The advantage here is that you can use any of the other distance algorithms in geosphere, or you can define your own distance function and use it in place of distHaversine(...). Then apply any of the base R clustering techniques (e.g., kmeans, hclust):

km <- kmeans(geo.dist(df),centers=3)  # k-means, 3 clusters
hc <- hclust(geo.dist(df))            # hierarchical clustering, dendrogram
clust <- cutree(hc, k=3)              # cut the dendrogram to generate 3 clusters

Finally, a real example:

setwd("<directory with all files...>")
cities <- read.csv("GeoLiteCity-Location.csv",header=T,skip=1)
set.seed(123)
CA     <- cities[cities$country=="US" & cities$region=="CA",]
CA     <- CA[sample(1:nrow(CA),100),]   # 100 random cities in California
df     <- data.frame(long=CA$long, lat=CA$lat, city=CA$city)
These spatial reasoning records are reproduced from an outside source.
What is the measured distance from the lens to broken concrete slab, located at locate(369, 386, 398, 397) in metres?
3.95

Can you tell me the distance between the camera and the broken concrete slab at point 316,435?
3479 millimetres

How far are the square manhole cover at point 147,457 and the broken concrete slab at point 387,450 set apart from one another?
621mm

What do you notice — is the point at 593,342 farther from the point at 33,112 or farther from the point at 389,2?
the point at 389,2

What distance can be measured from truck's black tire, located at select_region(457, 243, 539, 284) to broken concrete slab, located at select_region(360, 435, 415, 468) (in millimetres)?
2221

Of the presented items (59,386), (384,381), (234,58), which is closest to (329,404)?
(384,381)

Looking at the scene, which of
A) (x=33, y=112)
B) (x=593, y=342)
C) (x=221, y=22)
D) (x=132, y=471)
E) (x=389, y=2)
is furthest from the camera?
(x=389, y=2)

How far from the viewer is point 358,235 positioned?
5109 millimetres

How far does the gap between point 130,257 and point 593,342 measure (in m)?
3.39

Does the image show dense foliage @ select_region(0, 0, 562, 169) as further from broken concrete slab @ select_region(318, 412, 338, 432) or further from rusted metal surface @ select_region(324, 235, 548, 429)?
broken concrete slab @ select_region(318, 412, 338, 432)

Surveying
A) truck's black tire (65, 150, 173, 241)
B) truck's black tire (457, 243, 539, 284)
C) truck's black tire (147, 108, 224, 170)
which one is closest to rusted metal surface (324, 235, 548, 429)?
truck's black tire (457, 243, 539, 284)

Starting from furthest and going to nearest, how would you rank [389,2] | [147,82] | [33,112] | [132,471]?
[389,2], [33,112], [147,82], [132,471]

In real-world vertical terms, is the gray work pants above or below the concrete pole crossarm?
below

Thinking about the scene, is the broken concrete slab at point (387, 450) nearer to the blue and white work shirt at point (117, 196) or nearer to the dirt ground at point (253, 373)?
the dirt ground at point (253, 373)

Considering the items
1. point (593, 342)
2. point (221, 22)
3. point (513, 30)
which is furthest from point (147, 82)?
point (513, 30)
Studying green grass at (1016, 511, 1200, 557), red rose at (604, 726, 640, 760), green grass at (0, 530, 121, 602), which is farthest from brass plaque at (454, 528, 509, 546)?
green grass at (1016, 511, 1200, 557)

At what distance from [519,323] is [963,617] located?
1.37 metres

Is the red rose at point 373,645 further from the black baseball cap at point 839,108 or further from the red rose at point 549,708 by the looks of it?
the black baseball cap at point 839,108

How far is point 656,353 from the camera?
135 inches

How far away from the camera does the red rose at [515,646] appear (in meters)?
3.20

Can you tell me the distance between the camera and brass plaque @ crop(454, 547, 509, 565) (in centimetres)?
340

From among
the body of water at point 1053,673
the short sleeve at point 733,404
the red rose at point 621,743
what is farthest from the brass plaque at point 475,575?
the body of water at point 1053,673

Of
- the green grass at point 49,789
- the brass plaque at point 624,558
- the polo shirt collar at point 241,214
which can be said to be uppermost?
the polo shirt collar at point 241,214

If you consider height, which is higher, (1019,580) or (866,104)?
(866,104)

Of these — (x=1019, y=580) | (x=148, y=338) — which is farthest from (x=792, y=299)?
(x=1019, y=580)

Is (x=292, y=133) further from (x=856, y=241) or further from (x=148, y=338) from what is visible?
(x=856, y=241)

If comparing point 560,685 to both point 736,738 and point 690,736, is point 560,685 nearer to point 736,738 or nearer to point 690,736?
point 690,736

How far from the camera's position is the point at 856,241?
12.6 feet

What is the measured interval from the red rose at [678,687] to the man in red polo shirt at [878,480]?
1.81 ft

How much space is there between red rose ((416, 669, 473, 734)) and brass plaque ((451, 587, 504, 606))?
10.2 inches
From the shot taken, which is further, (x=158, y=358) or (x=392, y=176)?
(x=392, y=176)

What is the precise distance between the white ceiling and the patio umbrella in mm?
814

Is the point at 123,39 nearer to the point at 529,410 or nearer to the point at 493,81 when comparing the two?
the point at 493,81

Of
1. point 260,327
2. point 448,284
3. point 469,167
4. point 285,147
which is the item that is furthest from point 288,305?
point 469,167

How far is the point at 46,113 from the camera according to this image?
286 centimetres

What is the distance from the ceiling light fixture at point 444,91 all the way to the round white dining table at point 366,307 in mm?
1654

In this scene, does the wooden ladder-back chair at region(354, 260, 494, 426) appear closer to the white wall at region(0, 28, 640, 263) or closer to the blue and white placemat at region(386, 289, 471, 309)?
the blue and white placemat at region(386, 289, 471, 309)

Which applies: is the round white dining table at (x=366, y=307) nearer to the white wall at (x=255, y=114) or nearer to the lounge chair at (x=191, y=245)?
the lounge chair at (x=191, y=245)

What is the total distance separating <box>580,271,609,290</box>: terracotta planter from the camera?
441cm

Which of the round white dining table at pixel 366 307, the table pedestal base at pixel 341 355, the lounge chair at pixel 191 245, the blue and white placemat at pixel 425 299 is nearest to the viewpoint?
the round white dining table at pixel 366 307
d      <- geo.dist(df)   # distance matrix
hc     <- hclust(d)      # hierarchical clustering
plot(hc)                 # dendrogram suggests 4 clusters
df$clust <- cutree(hc,k=4)

library(ggplot2)
library(rgdal)
map.US  <- readOGR(dsn=".", layer="tl_2013_us_state")
map.CA  <- map.US[map.US$NAME=="California",]
map.df  <- fortify(map.CA)
ggplot(map.df)+
  geom_path(aes(x=long, y=lat, group=group))+
  geom_point(data=df, aes(x=long, y=lat, color=factor(clust)), size=4)+
  scale_color_discrete("Cluster")+
  coord_fixed()

The city data is from GeoLite. The US States shapefile is from the Census Bureau.

Edit in response to @Anony-Mousse comment:

It may seem odd that "LA" is divided between two clusters, however, expanding the map shows that, for this random selection of cities, there is a gap between cluster 3 and cluster 4. Cluster 4 is basically Santa Monica and Burbank; cluster 3 is Pasadena, South LA, Long Beach, and everything south of that.

K-means clustering (4 clusters) does keep the area around LA/Santa Monica/Burbank/Long Beach in one cluster (see below). This just comes down to the different algorithms used by kmeans(...) and hclust(...).

km <- kmeans(d, centers=4)
df$clust <- km$cluster

It's worth noting that these methods require that all points must go into some cluster. If you just ask which points are close together, and allow that some cities don't go into any cluster, you get very different results.